- [Consigne a]:
Renvoyez en entier, sans rien y changer, l'extrait sur l'espionnage dans les salons.
====================
Espionnage : salons & expositions

par Desmaretz Gérard
jeudi 14 novembre 2024

« En 2022 et en 2023, une cinquantaine d'entreprises a subi, en plus d'offensives cyber, des intrusions, cambriolages, tentatives d’approches. (...) Il s'agit d'opérations beaucoup plus structurées et documentées de gens qui, au gré d’une visite, au gré d’un cambriolage qui paraît quelconque tentent une intrusion. (...) Il nous est clairement apparu que ça n’avait rien de domestique, que c’était bel et bien commandité par un acteur étranger . (...) Ces attaques ont très majoritairement visé leurs sous-traitants. (...) Quand on donne une habilitation 'secret défense', il faut que ces entreprises prennent les dispositions qu'il convient à cette habilitation ». Sébastien Lecornu aux sénateurs de la commission d'enquête sur les ingérences étrangères le 25 Juin 2024.

Plus d'une centaine de salons professionnels se déroulent chaque année en France, chaque exposant a pour objectif d'y : trouver des prospects, faire reconnaître son savoir-faire, conclure des contrats, soutenir les emplois, rayonner à l'international, fidéliser une clientèle, promouvoir sa marque, se démarquer de la concurrence, etc. A côté des délégations étrangères officielles arpentant les salons, il y en a d'officieuses, ainsi qu'une topologie bigarrée : concurrents – partenaires – fournisseurs – presse – visiteurs - services techniques et d'entretien - vigiles - professionnels - amateurs - curieux - opportunistes - journalistes - « thésards » en recherche de stage, etc. Revers de la médaille : espionnage « industriel » - vol de données - contrefaçon - compromission du secret des affaires - usurpation d'identité, d'identifiant - « pot de miel » - débauchage, etc., ce qui a pour effet d'impacter la R&D, les investissements, les emplois et la perte d'image. Certaines entreprises taisent d'avoir été la victime.
====================
- [Consigne b]:
Renvoyez, s'il vous plaît, chaque ligne des entrées qui contient le mot « regions », en tenant compte de la casse.

- [Matériel fourni]:
====================
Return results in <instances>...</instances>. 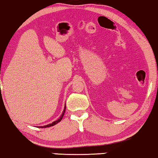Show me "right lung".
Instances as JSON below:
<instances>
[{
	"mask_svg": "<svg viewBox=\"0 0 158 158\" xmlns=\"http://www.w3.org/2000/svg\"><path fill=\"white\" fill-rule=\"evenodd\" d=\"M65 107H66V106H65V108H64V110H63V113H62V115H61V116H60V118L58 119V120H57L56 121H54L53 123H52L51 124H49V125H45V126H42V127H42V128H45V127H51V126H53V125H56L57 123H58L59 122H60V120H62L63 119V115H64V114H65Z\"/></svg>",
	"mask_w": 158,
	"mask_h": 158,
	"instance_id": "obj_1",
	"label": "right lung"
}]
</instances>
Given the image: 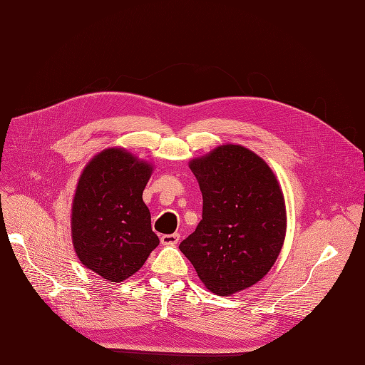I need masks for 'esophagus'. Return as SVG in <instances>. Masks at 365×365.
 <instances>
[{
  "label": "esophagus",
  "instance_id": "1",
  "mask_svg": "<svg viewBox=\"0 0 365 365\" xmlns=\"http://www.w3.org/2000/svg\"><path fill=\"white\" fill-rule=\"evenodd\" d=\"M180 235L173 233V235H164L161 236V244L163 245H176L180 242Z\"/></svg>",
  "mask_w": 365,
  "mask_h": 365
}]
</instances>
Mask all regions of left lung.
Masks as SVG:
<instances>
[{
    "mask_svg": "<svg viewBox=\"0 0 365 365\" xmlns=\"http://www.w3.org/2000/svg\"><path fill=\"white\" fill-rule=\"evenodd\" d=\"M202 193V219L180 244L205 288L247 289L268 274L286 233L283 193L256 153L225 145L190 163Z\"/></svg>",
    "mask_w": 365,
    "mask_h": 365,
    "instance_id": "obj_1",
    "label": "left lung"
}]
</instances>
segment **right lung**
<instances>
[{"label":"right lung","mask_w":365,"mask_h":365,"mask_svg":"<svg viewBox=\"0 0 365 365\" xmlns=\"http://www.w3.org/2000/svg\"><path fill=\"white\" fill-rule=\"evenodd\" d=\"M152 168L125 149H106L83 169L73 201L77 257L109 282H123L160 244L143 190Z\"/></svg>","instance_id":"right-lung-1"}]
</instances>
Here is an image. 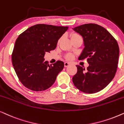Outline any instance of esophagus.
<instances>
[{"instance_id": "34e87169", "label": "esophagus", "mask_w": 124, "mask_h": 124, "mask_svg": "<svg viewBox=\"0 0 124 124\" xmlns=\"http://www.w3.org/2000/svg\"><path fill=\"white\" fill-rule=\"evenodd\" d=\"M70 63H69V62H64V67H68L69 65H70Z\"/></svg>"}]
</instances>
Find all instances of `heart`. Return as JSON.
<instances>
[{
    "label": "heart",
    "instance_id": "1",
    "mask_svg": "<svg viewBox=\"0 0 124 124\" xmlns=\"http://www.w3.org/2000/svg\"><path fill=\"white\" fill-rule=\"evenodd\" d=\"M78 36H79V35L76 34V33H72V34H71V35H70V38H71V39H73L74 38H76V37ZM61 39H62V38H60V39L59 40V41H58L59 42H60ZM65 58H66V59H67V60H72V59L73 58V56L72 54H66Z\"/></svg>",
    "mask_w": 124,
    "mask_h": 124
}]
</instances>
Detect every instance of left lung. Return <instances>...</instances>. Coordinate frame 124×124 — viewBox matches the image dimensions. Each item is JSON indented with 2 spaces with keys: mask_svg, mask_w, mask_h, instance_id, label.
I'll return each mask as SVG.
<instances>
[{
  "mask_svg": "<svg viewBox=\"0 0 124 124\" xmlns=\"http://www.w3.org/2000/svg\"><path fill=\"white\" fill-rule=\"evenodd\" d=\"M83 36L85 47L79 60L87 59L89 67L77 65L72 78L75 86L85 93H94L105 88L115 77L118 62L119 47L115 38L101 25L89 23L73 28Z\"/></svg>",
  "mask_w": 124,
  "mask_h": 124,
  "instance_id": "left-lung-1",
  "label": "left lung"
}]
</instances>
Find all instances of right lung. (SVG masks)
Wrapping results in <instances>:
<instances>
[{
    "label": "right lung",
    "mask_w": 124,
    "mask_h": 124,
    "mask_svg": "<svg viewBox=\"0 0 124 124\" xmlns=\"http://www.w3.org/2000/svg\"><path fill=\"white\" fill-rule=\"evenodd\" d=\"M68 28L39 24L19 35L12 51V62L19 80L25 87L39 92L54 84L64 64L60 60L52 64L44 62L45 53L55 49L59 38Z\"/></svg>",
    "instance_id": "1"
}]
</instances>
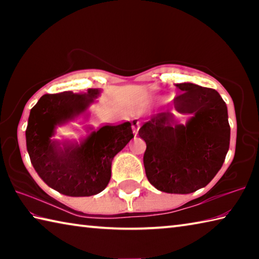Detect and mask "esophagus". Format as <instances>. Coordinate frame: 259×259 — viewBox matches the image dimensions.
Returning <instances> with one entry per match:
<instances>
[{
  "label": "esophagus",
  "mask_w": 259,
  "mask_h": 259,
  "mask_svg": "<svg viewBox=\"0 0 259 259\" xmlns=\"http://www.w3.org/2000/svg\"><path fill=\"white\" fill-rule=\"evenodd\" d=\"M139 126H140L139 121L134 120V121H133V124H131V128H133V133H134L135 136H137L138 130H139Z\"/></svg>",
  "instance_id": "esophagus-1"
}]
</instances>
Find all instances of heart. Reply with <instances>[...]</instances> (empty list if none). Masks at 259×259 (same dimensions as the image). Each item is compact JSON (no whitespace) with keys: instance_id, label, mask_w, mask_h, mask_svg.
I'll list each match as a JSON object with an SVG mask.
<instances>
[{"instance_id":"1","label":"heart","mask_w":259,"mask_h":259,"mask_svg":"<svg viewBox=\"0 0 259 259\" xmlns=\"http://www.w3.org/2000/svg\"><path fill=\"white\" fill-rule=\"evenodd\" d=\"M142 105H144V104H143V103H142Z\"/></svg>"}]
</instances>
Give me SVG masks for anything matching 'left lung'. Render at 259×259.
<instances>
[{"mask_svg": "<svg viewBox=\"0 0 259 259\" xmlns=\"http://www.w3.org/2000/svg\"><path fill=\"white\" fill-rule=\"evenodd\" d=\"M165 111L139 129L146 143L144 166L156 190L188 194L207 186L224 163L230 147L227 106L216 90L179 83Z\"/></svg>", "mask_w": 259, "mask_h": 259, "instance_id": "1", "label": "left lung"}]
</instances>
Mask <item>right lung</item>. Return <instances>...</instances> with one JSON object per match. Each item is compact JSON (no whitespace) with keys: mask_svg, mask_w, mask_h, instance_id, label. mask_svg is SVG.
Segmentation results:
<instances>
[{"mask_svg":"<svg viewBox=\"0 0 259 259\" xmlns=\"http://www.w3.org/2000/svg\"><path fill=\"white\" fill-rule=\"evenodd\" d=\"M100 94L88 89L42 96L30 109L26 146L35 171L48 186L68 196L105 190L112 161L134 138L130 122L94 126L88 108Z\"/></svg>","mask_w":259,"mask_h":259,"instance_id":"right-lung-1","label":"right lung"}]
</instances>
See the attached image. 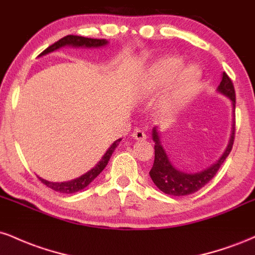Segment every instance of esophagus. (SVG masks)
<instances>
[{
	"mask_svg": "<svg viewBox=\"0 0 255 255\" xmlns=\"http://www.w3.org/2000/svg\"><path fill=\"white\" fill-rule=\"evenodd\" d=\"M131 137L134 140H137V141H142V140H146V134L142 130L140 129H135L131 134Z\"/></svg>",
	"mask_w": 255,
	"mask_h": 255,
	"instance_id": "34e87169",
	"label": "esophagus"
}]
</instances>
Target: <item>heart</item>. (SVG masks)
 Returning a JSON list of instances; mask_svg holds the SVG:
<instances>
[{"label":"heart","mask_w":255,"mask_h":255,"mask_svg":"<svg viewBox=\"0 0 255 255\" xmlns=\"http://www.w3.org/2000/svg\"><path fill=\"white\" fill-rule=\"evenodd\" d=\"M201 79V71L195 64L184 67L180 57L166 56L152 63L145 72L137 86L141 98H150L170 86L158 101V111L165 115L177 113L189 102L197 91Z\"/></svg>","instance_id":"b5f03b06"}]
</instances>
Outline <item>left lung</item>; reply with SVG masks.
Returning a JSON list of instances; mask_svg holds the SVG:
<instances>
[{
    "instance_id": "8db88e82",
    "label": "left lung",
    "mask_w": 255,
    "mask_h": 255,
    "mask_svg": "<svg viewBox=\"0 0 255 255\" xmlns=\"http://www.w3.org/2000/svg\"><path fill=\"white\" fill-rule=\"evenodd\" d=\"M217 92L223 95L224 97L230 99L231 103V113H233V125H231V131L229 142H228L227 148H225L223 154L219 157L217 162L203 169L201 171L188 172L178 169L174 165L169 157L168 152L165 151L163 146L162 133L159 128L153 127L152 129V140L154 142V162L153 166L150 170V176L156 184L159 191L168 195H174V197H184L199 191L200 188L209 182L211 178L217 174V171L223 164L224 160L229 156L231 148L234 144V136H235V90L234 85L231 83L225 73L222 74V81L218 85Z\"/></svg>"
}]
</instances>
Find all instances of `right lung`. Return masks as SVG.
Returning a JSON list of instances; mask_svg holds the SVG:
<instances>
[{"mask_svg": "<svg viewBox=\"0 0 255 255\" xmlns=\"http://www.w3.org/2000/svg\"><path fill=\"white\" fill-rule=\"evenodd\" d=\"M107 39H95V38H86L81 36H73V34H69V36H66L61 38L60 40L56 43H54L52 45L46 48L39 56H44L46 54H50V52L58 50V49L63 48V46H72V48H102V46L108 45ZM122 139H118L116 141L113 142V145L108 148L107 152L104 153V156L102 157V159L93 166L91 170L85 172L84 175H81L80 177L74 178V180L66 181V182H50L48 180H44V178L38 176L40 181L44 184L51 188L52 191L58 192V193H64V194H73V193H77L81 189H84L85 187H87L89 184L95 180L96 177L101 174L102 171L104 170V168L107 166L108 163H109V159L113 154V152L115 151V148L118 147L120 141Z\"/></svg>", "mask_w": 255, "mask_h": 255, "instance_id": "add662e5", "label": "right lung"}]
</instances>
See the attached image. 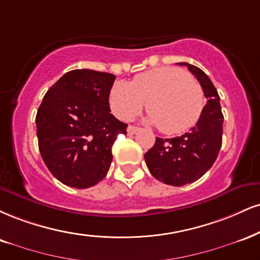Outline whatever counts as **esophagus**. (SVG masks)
====================
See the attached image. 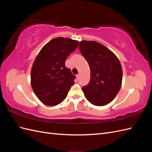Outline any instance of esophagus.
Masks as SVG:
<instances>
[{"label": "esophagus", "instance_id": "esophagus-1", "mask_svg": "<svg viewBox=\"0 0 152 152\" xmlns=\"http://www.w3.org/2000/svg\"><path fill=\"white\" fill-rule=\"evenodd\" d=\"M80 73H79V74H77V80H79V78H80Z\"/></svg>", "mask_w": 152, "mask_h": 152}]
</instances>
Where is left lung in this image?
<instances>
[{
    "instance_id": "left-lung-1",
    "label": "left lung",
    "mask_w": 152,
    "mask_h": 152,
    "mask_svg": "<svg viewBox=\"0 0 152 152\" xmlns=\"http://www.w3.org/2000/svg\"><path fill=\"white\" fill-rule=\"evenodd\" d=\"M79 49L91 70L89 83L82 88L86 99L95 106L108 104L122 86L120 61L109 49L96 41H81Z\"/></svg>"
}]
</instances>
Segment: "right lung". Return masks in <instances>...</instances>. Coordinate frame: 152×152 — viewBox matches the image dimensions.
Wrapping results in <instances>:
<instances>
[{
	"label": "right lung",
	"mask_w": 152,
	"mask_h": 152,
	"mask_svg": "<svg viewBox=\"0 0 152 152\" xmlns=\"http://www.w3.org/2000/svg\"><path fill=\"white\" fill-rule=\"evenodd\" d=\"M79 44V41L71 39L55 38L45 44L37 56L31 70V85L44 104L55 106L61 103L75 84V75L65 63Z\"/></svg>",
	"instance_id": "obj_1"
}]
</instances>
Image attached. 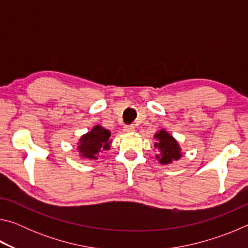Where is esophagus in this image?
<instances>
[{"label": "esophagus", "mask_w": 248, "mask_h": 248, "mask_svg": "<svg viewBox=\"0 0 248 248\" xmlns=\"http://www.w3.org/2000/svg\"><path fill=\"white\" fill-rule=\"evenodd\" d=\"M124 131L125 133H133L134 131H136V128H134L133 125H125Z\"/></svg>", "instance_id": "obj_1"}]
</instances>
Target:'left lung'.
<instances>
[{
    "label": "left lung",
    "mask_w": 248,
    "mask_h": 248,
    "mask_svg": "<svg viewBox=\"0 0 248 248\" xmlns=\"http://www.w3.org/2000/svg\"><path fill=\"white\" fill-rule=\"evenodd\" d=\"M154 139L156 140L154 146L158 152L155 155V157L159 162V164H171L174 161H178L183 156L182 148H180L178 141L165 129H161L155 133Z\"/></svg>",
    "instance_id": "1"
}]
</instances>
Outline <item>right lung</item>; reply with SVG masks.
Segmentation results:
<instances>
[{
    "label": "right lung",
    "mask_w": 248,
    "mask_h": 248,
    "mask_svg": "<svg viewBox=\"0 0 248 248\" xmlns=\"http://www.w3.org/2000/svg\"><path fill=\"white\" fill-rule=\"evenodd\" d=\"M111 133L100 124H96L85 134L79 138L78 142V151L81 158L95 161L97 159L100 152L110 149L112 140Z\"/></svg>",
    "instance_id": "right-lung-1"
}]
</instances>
====================
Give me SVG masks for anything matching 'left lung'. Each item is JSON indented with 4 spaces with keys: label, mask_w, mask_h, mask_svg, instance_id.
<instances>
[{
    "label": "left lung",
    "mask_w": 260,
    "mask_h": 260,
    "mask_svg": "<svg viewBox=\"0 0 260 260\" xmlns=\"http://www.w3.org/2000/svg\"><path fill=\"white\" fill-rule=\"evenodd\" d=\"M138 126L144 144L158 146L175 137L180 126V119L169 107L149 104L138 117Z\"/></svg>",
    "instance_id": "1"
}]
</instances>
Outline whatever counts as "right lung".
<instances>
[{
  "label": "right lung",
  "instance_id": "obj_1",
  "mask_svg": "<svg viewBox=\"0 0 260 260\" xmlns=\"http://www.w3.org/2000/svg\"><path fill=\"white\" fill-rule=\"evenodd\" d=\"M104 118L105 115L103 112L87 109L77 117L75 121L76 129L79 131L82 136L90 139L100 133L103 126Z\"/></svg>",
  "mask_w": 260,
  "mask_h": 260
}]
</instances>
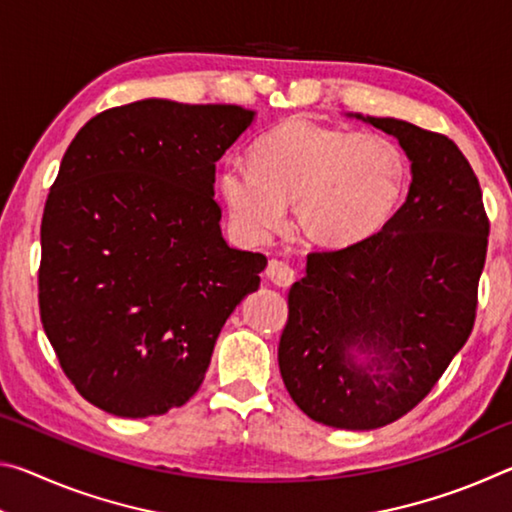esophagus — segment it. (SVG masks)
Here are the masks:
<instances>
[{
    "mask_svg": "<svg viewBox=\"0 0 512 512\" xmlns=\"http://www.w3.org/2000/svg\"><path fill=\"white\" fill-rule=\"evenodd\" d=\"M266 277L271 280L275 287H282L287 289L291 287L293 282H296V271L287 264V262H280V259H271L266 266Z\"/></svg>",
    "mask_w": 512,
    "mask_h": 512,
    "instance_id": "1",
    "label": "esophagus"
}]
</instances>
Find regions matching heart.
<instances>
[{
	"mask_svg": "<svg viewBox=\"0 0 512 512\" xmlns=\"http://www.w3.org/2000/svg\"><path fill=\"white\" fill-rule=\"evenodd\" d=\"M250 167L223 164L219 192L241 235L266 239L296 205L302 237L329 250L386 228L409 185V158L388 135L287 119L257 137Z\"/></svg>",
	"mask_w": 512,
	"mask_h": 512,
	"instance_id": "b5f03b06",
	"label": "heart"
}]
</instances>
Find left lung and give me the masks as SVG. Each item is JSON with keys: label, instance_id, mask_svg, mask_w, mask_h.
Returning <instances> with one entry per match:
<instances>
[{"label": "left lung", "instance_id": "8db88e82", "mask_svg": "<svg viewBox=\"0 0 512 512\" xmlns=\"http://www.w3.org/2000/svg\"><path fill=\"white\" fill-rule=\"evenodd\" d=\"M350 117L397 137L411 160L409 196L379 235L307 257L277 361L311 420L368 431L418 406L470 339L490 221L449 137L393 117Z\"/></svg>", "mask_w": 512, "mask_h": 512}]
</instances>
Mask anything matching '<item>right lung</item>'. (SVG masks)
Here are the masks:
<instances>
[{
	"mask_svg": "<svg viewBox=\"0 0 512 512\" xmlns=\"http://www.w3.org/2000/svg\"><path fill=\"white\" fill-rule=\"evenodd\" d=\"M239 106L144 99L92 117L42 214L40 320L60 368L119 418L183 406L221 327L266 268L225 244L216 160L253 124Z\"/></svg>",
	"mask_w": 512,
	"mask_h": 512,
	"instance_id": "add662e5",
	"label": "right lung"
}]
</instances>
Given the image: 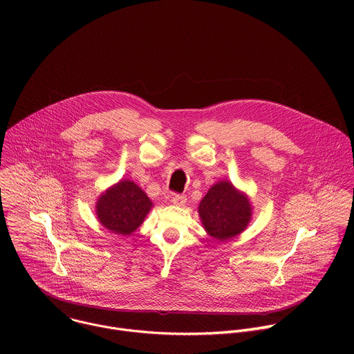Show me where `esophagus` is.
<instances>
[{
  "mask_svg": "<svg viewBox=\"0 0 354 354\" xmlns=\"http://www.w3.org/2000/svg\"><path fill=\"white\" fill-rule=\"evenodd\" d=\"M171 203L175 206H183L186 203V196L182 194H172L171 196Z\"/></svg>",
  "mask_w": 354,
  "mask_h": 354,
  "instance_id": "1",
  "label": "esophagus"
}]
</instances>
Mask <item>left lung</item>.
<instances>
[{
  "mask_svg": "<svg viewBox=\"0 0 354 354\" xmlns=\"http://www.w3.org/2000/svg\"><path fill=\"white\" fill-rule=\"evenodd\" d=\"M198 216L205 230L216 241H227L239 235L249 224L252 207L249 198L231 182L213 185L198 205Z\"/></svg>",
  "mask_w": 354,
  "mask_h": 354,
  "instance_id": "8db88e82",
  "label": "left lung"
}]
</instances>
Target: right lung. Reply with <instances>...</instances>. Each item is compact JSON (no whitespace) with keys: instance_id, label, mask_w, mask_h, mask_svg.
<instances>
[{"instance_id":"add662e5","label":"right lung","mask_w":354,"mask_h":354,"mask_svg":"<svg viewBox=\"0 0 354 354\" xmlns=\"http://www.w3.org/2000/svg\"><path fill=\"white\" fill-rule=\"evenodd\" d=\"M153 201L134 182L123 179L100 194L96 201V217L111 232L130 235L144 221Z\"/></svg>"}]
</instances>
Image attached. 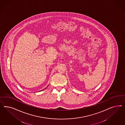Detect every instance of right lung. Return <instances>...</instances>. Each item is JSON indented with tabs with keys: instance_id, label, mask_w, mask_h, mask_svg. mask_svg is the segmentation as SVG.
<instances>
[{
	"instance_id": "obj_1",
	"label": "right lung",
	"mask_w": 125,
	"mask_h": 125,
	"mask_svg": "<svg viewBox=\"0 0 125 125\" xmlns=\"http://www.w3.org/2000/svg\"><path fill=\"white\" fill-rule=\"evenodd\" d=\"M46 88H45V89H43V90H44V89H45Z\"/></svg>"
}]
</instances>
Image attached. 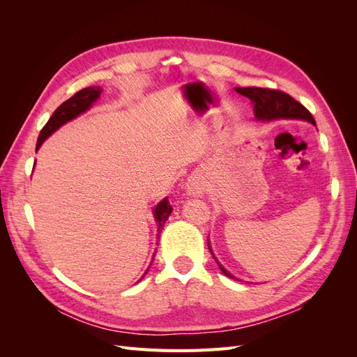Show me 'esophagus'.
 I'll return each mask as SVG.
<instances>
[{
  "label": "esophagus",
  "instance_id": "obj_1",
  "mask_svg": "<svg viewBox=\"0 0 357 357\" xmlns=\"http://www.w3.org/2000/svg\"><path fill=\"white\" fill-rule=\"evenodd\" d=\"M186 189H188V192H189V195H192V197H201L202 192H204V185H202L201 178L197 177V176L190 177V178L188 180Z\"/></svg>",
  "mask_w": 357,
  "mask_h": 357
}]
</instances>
====================
- [Réponse a]:
Espionnage : salons & expositions

par Desmaretz Gérard
jeudi 14 novembre 2024

« En 2022 et en 2023, une cinquantaine d'entreprises a subi, en plus d'offensives cyber, des intrusions, cambriolages, tentatives d’approches. (...) Il s'agit d'opérations beaucoup plus structurées et documentées de gens qui, au gré d’une visite, au gré d’un cambriolage qui paraît quelconque tentent une intrusion. (...) Il nous est clairement apparu que ça n’avait rien de domestique, que c’était bel et bien commandité par un acteur étranger . (...) Ces attaques ont très majoritairement visé leurs sous-traitants. (...) Quand on donne une habilitation 'secret défense', il faut que ces entreprises prennent les dispositions qu'il convient à cette habilitation ». Sébastien Lecornu aux sénateurs de la commission d'enquête sur les ingérences étrangères le 25 Juin 2024.

Plus d'une centaine de salons professionnels se déroulent chaque année en France, chaque exposant a pour objectif d'y : trouver des prospects, faire reconnaître son savoir-faire, conclure des contrats, soutenir les emplois, rayonner à l'international, fidéliser une clientèle, promouvoir sa marque, se démarquer de la concurrence, etc. A côté des délégations étrangères officielles arpentant les salons, il y en a d'officieuses, ainsi qu'une topologie bigarrée : concurrents – partenaires – fournisseurs – presse – visiteurs - services techniques et d'entretien - vigiles - professionnels - amateurs - curieux - opportunistes - journalistes - « thésards » en recherche de stage, etc. Revers de la médaille : espionnage « industriel » - vol de données - contrefaçon - compromission du secret des affaires - usurpation d'identité, d'identifiant - « pot de miel » - débauchage, etc., ce qui a pour effet d'impacter la R&D, les investissements, les emplois et la perte d'image. Certaines entreprises taisent d'avoir été la victime.

- [Réponse b]:
Mask all regions of left lung.
Find regions matching heart.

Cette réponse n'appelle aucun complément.